The Marangatu La Lomita visit has impacted me deeply and I still think about it. On the trip back to our home, Missionary Cho commented that the kids there are hungry and that they don’t really get food, especially ones who do not have any parents. He mentioned that the church till recently had served food ( bread and milk) for about 150 kids on a consistent basis every Sunday. He also mentioned that it costs about $40 US dollars per week. I asked why they stopped. He answered that the person who was supporting it stopped. Annie and I were both moved to help out.
The incident that keeps reminding me of La Lomita goes like this:
After the service was over gifts and drinks of orange tang were passed out to all the kids. The juice was not cold, or made in any sanitary way. It was mixed in some sort of large plastic bucket and passed out in washed and reused plastic cups. From nowhere, the pastor of that church pulled out a new, unopened, cold, refreshing bottle of coke and poured it into nice metal cups for Missionary Cho and I.
As soon as I received the cup, I realized that there were white specks floating around inside. I took my finger and fished them out. The more I stirred the water, the more white specks came out. I then looked carefully and noticed that the specks were coming off of the cup. I didn’t want to drink it in fear of getting sick. . . at the same time I didn’t want to offend the giver. I understand that this is a luxury that they are giving. I decided I needed to drink it and devised a way to drink it in a way to avoid the specks.

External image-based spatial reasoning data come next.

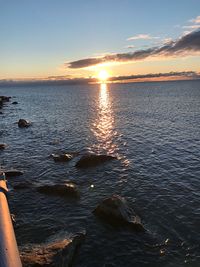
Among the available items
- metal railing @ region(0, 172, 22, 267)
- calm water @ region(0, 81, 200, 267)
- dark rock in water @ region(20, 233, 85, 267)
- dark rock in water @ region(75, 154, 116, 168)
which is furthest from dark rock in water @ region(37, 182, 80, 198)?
metal railing @ region(0, 172, 22, 267)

Even though I did this, I was still getting specks in my mouth which I was spitting out, so I decided that I could not drink this and needed a way to throw it away. What a shame. So I used Annie as an excuse, I asked, them where Annie was so that I can give her the rest. They told me that she already got a cup. DARN IT. I had to think of another plot. Meanwhile, I kept sipping away at it, and kept spitting out. I got it down to half way and could not take it any longer. I walked away and as discreetly as possible threw the rest away. I hope nobody saw me.
Soon after, we as we were leaving, I hear from Annie that she got a sip and that she shared most of it with the other kids who basically finished hers. I thought to myself. DARN! All those kids that would have killed to have a cold soda. I could have shared it. At the same time, I didn’t want to share that wasn’t clean. At the same time, the cups and the plastic tub they used were probably not any more cleaner than the cup that I had. DARN! Do you see the conflict?
I’m not sure even now what would have been the better decision. However, I believe that my heart needed to be in the right place. When I think of those kids and my foul heart, I get tears in my eyes. My selfish nature embarrasses me.
Through this, I have learned about how selfish I am . . I who have come to this country in the name of Jesus and for His Mission . . . how shameful. I thank God for reviling this to me now. We are working hard to adjust to this country’s language and values. Our heart is also being broken and remolded for His purpose. Please continue to pray for us.